** Records for this task follows **
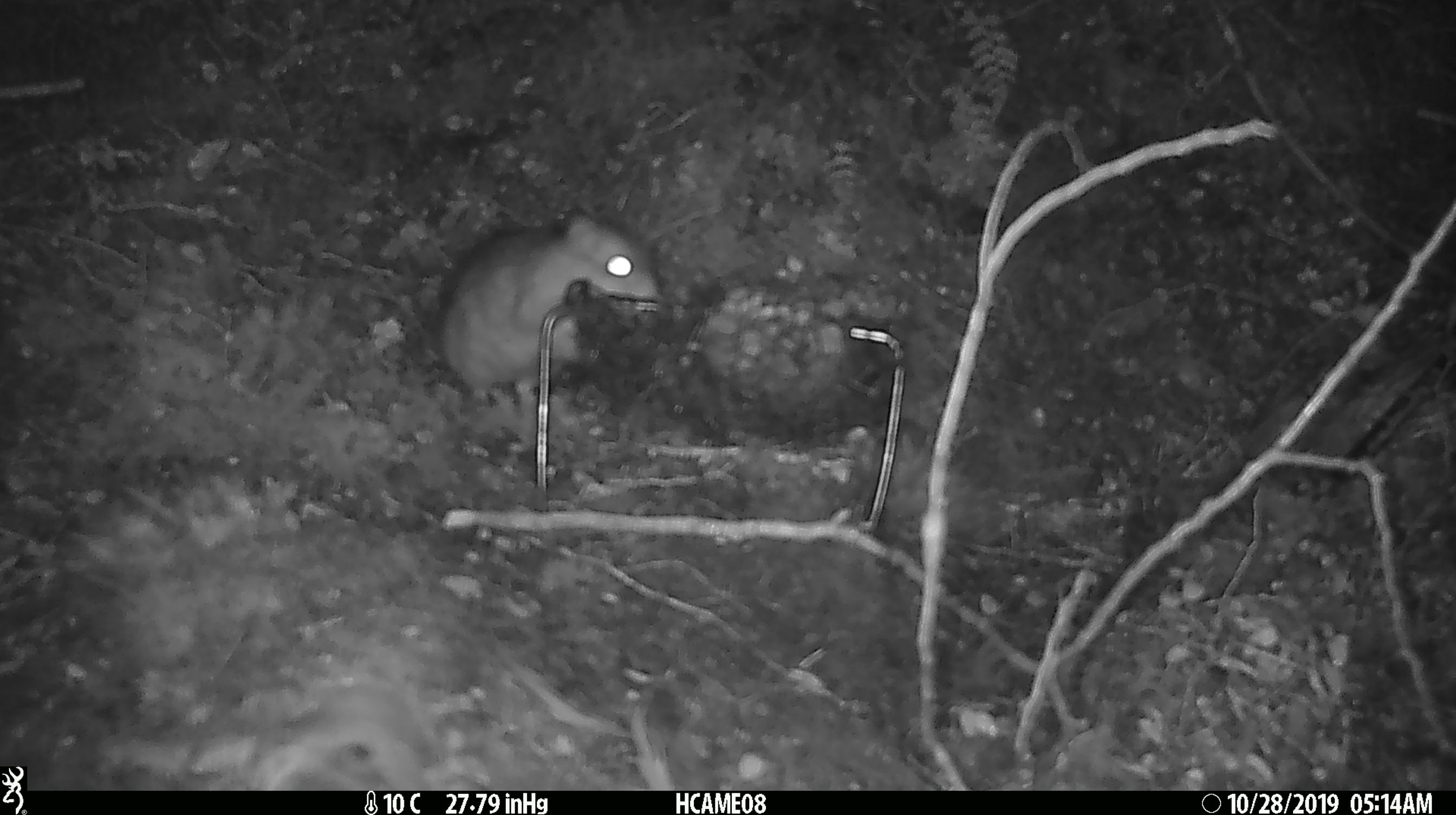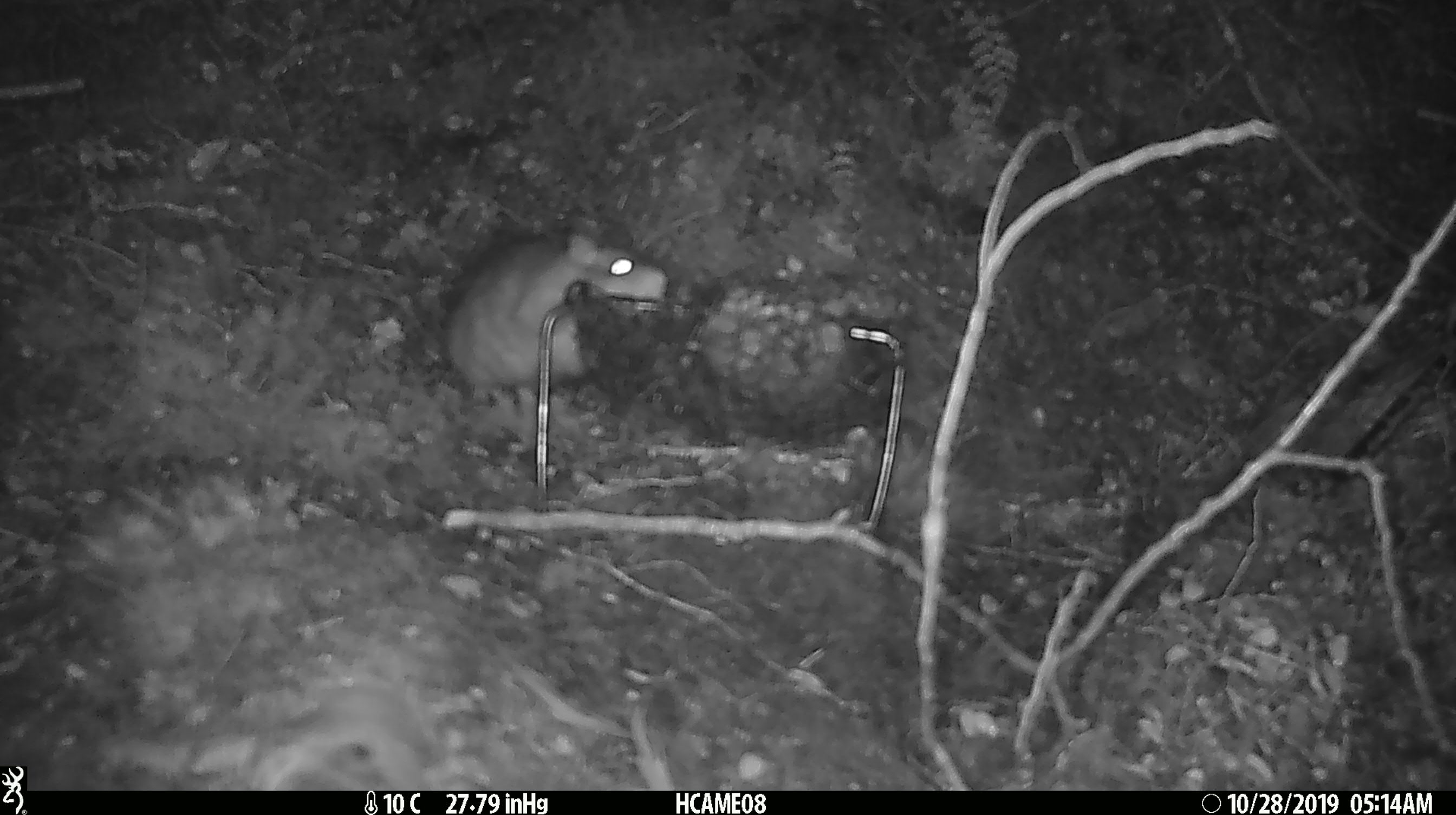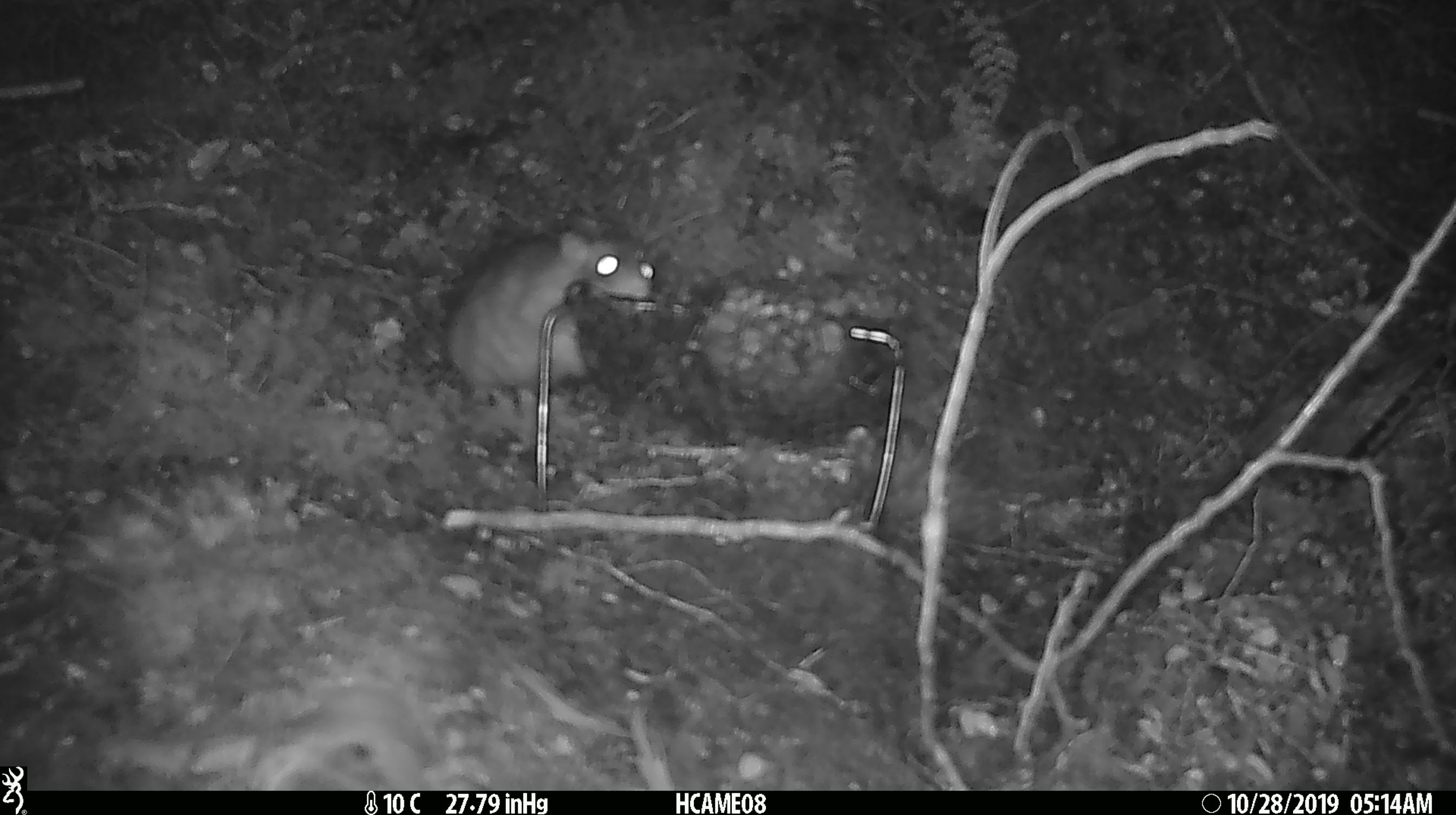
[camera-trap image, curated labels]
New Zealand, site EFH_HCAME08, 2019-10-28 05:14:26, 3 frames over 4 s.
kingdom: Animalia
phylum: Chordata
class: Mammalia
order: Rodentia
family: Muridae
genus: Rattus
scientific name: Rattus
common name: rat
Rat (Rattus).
** End of Records for this task **
** Records for this task follows **
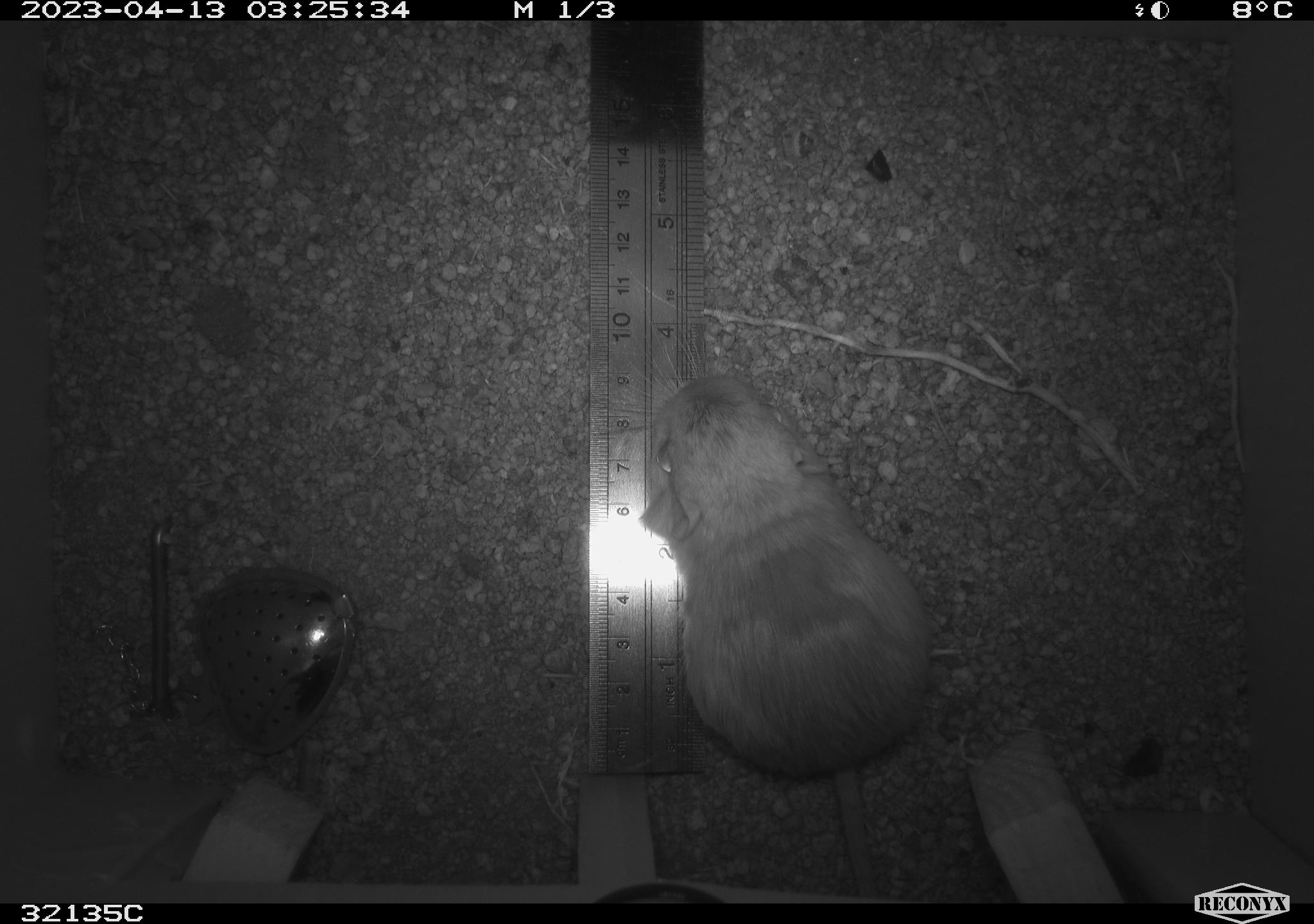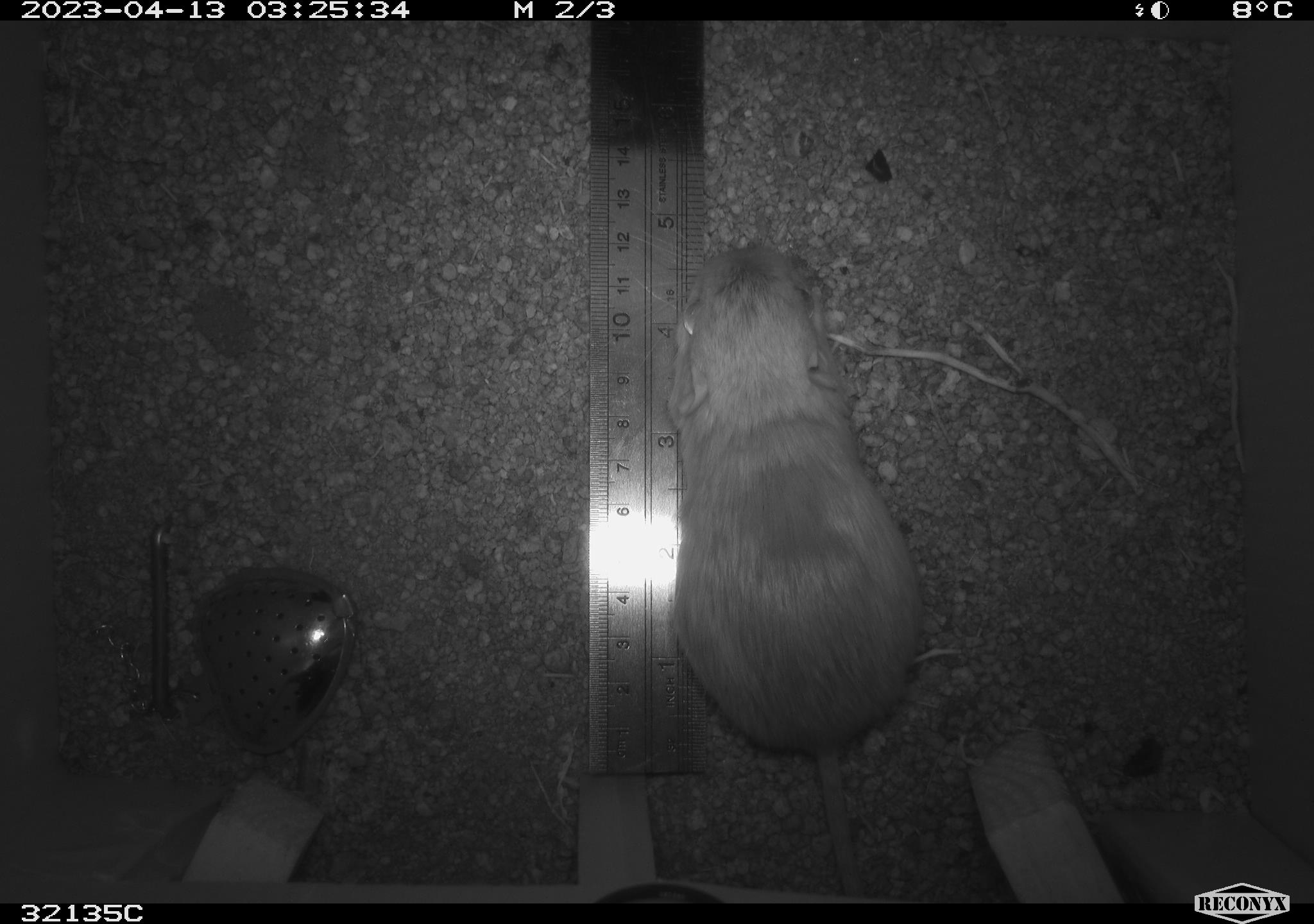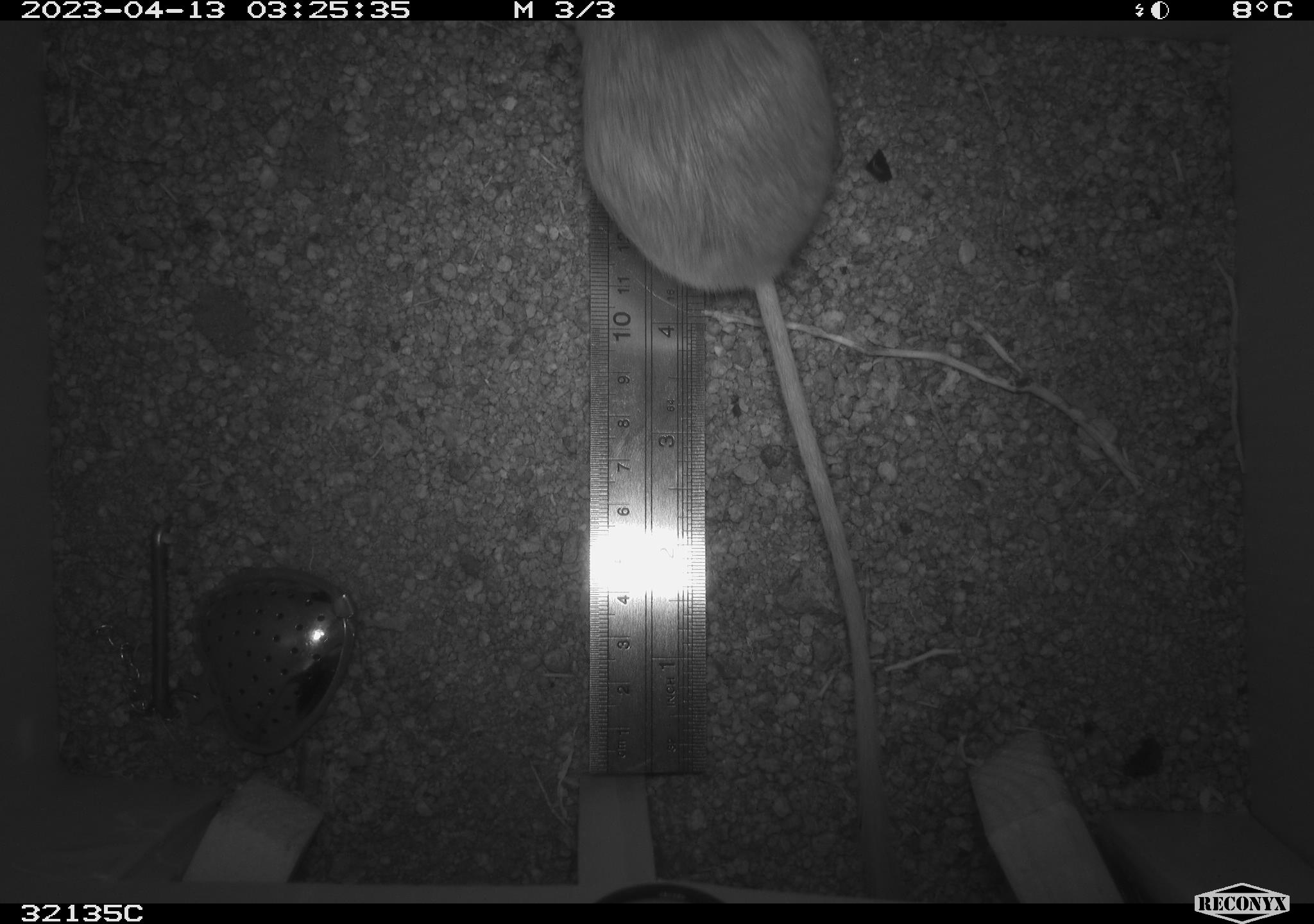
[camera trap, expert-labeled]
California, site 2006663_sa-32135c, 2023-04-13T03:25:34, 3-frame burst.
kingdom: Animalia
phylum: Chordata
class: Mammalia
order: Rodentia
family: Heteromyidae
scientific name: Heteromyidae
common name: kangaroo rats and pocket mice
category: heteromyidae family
** End of Records for this task **
Exercise requirements:
From the data above, work out how many lines hold "site". Answer with the number alone.

Your response:
2